> **EXTRACT PROVIDED**:
▼
# ASUS HD Media Player O!Play HDP-R1



## trunks9_us (Oct 25, 2007)

OK so here is the review on the ASUS HD Media Player O!Play HDP-R1 

You can also find this player for reviews on 

Newegg.com - ASUS HD Media Player O!Play HDP-R1 HDMI Interface - TV Tuners & Video Devices

If you guys are wandering why this is under review here the reason is this. 

I have been looking for a media player that will play all sorts of files while being able to use the digital output and also control volume with something other than a drc controller so this is what I had found. Now the biggest killer for me was that I wanted to be able to control volume better when using digital out I don’t like drc controllers they take up more space when we have so little as it is. I bought this for the purpose of using in my bed room at first then realized what all it had and could do. So my mind was set to try it out for sq purposes. I hooked up the optical toslink from the player to the home rcvr and I ran a test and to my pleasant surprise the remote worked with the volume the actual unit itself has volume control built in which means anyone who wants to use this player as a source instead of a cd player can do so and can control volume with the remote while using optical out. The only thing that is required is that you have to have a screen in the car to be able to see what you are doing. To let you guys know this has a esata and a usb port on here. This unit is great for the fact that it can run a ssd hard drive or a usb flash drive. You don’t want to buy a regular external hard drive because all the moving in the car will make the platters in the hard drive itself die eventually faster while the ssd and flash drives don’t have these moving parts. Here are some of the Specs of the unit.

Specifications
Video Format MPEG1/2/4, H.264, VC-1, RM/RMVB
Audio MP3, WAV, AAC, OGG, WAV, FLAC, AIFF
Image Format JPEG, BMP, PNG, GIF, TIFF
Ports In USB2.0 x1
eSATA/USB2.0 combo port x1
RJ-45 LAN port x1
DC Power In
Ports Out HDMI 1.3
Composite Audio/Video
Optical Digital Audio
Specifications Supported Video file extension:
.mp4, .mov, .xvid., .avi., .dvix., .asf, .wmv, .mkv, .rm, .rmvb, .flv, .ts, .m2ts, .dat, .mpg, .vob

Supported sub-title formats:
SRT, SUB, SMI, SSA

Power Source:
12V DC, 2A, 24W Power Adapter

Power Consumption:
<10W

Operating Temperature:
5C(41F)~35C(95F)

Ok so I been messing around with this player for a few weeks now and this is what I have gathered.
▲
> **DATASET ROWS**:
▼
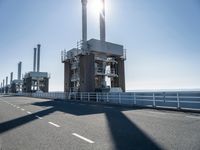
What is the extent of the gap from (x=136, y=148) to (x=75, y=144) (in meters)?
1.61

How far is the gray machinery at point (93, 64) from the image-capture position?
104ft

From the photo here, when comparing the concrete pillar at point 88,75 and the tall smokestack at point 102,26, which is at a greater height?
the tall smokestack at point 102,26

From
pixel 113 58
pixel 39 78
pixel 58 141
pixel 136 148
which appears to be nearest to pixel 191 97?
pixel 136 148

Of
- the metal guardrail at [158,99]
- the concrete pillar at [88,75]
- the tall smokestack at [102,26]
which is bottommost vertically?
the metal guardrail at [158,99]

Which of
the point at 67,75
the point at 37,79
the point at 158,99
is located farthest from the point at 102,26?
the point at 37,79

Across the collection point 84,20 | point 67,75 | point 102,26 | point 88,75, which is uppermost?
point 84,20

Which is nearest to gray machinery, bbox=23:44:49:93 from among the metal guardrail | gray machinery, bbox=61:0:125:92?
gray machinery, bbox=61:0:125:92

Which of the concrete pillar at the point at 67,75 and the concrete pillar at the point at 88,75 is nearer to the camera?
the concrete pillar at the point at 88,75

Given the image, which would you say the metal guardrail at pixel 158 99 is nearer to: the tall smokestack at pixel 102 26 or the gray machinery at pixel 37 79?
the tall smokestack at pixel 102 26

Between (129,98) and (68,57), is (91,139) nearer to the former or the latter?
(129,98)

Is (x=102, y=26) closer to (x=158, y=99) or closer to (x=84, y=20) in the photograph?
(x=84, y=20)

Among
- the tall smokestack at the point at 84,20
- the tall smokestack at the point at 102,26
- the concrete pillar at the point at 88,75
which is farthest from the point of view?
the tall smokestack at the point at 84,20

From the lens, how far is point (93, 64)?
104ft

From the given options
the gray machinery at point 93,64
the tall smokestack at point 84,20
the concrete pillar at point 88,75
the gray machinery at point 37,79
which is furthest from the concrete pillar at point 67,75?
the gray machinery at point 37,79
▲
▼
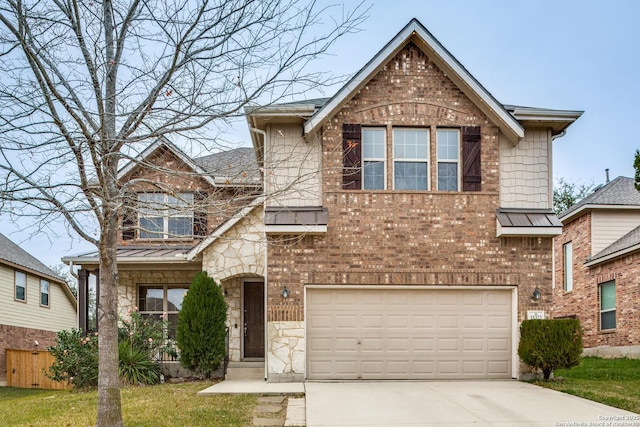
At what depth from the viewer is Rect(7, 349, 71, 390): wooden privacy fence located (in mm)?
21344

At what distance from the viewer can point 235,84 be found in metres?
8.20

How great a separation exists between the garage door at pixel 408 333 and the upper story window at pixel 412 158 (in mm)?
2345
▲
> **PROBLEM TO SOLVE**:
Write out the media player review word for word from "OK so here is" to "reason is this.". Use only the media player review, not the data.

> **FINISHED TASK**:
OK so here is the review on the ASUS HD Media Player O!Play HDP-R1 

You can also find this player for reviews on 

Newegg.com - ASUS HD Media Player O!Play HDP-R1 HDMI Interface - TV Tuners & Video Devices

If you guys are wandering why this is under review here the reason is this.